**PROVIDED RECORDS:**
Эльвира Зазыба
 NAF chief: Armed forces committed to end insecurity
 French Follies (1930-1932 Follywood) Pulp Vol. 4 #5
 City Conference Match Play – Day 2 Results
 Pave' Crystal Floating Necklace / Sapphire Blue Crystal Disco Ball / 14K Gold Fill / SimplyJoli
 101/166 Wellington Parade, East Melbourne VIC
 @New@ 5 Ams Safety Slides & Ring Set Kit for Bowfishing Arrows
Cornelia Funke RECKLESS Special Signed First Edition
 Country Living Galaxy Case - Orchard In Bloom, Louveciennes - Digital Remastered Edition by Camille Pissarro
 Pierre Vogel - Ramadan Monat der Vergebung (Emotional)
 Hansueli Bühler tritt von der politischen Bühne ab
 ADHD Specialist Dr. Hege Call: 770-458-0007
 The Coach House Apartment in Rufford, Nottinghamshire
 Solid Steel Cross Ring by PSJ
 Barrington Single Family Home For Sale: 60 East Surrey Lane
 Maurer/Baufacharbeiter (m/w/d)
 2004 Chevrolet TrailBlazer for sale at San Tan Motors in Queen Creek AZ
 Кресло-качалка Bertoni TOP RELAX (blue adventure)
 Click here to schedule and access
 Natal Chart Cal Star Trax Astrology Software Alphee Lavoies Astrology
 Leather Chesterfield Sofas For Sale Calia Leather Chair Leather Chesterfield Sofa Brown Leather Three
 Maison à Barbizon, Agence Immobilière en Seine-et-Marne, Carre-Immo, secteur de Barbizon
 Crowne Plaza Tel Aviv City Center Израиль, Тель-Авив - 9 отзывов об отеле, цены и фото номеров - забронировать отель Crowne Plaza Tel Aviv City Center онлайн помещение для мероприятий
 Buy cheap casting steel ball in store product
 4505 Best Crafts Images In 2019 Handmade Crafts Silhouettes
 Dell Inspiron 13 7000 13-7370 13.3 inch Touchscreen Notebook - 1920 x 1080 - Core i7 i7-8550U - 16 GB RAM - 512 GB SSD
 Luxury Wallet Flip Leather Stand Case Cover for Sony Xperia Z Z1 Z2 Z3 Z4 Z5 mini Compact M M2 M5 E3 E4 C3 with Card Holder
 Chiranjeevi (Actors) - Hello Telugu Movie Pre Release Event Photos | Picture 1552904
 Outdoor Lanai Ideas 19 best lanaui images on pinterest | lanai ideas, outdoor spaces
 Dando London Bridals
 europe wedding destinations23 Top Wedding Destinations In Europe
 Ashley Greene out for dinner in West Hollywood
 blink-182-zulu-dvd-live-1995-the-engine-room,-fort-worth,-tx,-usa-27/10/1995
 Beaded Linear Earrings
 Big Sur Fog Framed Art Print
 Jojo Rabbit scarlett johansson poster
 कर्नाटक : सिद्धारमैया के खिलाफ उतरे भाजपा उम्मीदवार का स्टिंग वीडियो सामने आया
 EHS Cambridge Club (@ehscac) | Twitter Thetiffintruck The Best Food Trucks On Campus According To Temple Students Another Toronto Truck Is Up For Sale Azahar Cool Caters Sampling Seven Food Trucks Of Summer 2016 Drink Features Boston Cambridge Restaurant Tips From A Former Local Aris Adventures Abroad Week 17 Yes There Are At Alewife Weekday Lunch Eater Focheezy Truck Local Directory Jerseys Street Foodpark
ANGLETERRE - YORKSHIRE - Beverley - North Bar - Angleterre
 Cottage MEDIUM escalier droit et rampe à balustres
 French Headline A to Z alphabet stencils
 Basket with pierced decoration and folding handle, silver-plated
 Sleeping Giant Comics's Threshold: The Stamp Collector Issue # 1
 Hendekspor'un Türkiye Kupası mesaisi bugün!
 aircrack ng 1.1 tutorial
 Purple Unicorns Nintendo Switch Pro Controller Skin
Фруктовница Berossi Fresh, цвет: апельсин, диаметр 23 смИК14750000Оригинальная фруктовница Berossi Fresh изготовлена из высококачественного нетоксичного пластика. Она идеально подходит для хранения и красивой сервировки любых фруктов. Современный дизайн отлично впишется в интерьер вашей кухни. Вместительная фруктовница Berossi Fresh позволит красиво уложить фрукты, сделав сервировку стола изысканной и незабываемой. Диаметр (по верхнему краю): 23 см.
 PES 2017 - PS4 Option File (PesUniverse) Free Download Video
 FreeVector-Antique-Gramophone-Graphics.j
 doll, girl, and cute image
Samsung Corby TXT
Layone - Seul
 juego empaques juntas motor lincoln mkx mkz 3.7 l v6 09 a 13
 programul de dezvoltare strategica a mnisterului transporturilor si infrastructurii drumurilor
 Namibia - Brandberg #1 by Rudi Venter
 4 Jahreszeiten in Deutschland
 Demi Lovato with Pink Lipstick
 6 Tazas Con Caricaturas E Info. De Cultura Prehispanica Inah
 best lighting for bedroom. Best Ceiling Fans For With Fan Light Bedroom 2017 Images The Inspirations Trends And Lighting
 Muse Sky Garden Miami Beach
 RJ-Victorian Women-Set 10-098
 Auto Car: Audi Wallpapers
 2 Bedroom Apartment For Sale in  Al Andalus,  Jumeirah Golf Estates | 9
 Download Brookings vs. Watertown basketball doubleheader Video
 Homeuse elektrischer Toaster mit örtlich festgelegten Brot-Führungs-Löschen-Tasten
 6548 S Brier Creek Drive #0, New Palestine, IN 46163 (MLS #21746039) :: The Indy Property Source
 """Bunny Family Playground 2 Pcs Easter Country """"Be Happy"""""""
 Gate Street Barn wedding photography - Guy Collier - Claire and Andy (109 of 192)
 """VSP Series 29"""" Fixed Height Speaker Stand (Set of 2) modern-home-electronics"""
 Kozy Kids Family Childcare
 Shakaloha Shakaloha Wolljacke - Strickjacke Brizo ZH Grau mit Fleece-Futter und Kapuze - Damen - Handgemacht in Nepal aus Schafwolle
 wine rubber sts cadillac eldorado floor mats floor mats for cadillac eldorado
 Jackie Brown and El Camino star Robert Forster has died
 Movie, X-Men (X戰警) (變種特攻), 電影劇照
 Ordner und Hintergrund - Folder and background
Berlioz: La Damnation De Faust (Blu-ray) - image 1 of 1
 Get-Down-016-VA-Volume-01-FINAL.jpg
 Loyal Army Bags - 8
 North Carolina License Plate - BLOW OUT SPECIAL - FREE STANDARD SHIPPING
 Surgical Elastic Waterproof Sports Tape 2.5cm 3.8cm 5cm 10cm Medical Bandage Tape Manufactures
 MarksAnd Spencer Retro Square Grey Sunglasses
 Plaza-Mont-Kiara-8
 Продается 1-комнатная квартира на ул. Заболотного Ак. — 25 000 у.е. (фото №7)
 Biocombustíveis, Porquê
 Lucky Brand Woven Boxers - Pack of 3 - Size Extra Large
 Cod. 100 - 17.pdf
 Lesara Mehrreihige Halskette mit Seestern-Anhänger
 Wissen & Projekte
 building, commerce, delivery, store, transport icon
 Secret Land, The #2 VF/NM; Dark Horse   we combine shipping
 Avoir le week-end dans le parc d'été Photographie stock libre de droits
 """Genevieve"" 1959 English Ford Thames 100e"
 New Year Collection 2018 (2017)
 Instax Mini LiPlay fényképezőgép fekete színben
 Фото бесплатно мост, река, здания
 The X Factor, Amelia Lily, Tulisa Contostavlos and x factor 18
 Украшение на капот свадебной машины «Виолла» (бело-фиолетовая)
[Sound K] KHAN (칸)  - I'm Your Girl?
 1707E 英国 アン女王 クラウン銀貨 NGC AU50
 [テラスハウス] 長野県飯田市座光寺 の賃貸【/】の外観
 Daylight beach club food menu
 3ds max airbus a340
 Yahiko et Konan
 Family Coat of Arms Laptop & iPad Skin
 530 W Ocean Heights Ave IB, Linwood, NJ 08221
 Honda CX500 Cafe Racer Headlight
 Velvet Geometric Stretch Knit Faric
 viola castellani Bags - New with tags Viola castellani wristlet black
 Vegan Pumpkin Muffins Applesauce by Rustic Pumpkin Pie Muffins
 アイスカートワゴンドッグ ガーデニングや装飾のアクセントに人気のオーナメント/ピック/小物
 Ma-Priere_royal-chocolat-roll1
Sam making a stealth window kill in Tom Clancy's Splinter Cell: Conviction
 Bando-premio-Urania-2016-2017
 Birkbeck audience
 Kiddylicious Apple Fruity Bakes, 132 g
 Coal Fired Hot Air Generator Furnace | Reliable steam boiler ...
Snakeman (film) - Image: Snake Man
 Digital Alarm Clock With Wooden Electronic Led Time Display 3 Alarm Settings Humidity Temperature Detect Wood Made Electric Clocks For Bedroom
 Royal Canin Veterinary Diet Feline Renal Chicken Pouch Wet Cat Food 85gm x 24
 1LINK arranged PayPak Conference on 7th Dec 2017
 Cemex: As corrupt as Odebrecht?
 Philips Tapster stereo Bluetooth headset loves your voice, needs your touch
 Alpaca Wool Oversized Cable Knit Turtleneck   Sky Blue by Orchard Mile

**EXERCISE DETAILS:** Wherever a line in the data above holds "North", copy that line.

**EXPECTED ANSWER:**
ANGLETERRE - YORKSHIRE - Beverley - North Bar - Angleterre
 North Carolina License Plate - BLOW OUT SPECIAL - FREE STANDARD SHIPPING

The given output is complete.